Using electrodes on the tip of the catheters, the doctor first conducts an electrophysiology (EP) study to pinpoint the location of the short-circuit. Once the precise location is confirmed, the “short-circuit” is either destroyed (to reopen the electrical pathway) or blocked (to prevent it from sending faulty signals to the rest of the heart). This is done by sending energy through the catheters to destroy a small amount of tissue at the site. The energy may be either hot (radiofrequency energy), which cauterizes the tissue, or extremely cold, which freezes or “cryoablates” it.

Most people say they experience only brief moments of discomfort, rather than pain, during the procedure.

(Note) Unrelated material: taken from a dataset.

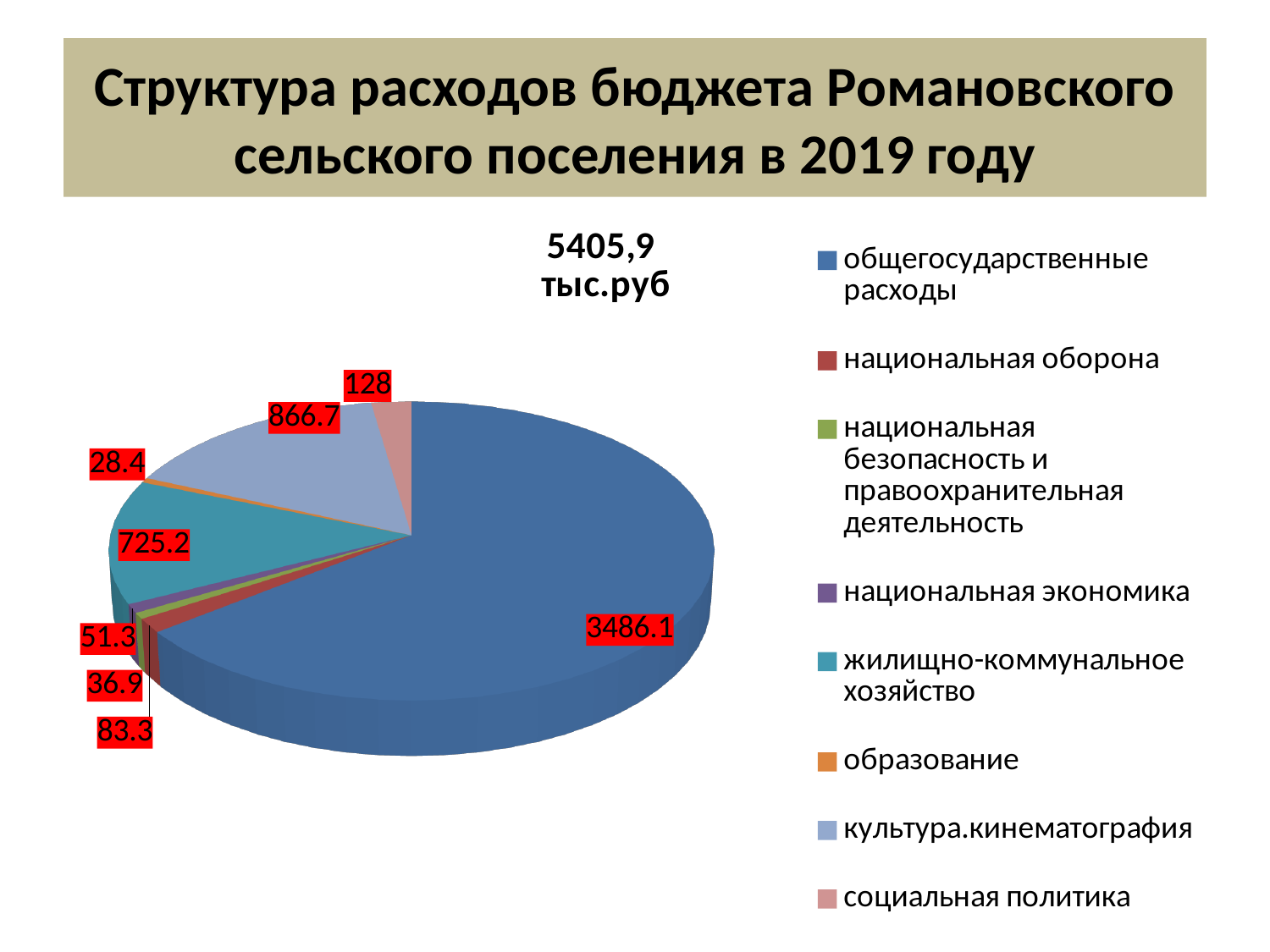
Which is larger: жилищно-коммунальное хозяйство or культура.кинематография? культура.кинематография What is the value for жилищно-коммунальное хозяйство? 725.2 What is the value for социальная политика? 128 Which category has the smallest slice of the pie? образование What is the value for общегосударственные расходы? 3486.1 What is the value for культура.кинематография? 866.7 What is the title shown above the pie chart? 5405,9 тыс.руб What is the difference between the values for культура.кинематография and жилищно-коммунальное хозяйство? 141.5 Which category has the largest slice of the pie? общегосударственные расходы What is the value for образование? 28.4 How many categories does the legend list? 8 What kind of chart is shown on the slide? pie chart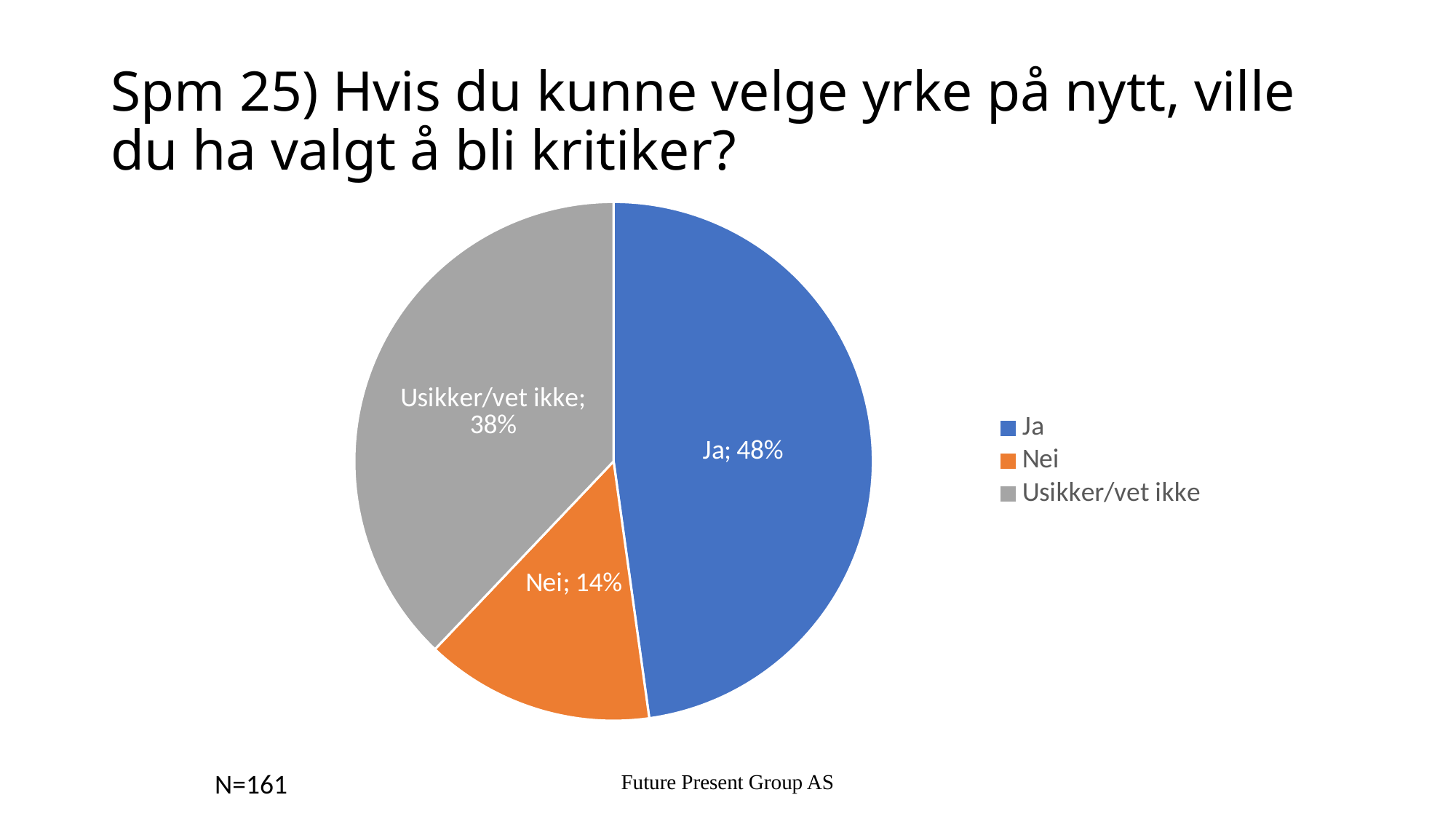
What kind of chart is shown on the slide? pie chart Which answer category has the smallest slice of the pie? Nei What is the difference in percentage points between "Ja" and "Nei"? 34 What share of respondents answered "Nei"? 14% What is the difference in percentage points between "Ja" and "Usikker/vet ikke"? 10 How many slices does the pie chart have? 3 What colour is the "Nei" slice in the pie chart? orange What share of respondents answered "Ja"? 48% How many entries does the legend list? 3 What share of respondents answered "Usikker/vet ikke"? 38% Which answer category has the largest slice of the pie? Ja Which is larger, the share for "Usikker/vet ikke" or the share for "Nei"? Usikker/vet ikke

As with an EP study, you will need to lie still for four to six hours afterward to make sure your catheter incision starts healing properly.

Results:  Cardiac ablation is an effective treatment for many types of arrhythmias. It is successful in 90 to 98 percent of cases, eliminating the need for open-heart surgery or long-term drug therapy.

Ablation therapy using radio frequency waves on the heart is used to cure a variety of cardiac arrhythmia such as supraventricular tachycardia (SVT), Wolff–Parkinson–White syndrome (WPW), ventricular tachycardia, and more recently as management of atrial fibrillation. The term is often used in the context of laser ablation, a process in which a laser dissolves a material's molecular bonds. For a laser to ablate tissues, the power density or fluence must be high, otherwise thermocoagulation occurs, which is simply thermal vaporization of the tissues.

Non-surgical ablation, used for many types of arrhythmias, is performed in a special lab called the electrophysiology (EP) laboratory. During this non-surgical procedure a catheter is inserted into a specific area of the heart. A special machine directs energy through the catheter to small areas of the heart muscle that causes the abnormal heart rhythm. This energy "disconnects" the source of the abnormal rhythm from the rest of the heart. It can also be used to disconnect the electrical pathway between the upper chambers (atria) and the lower chambers (ventricles) of the heart.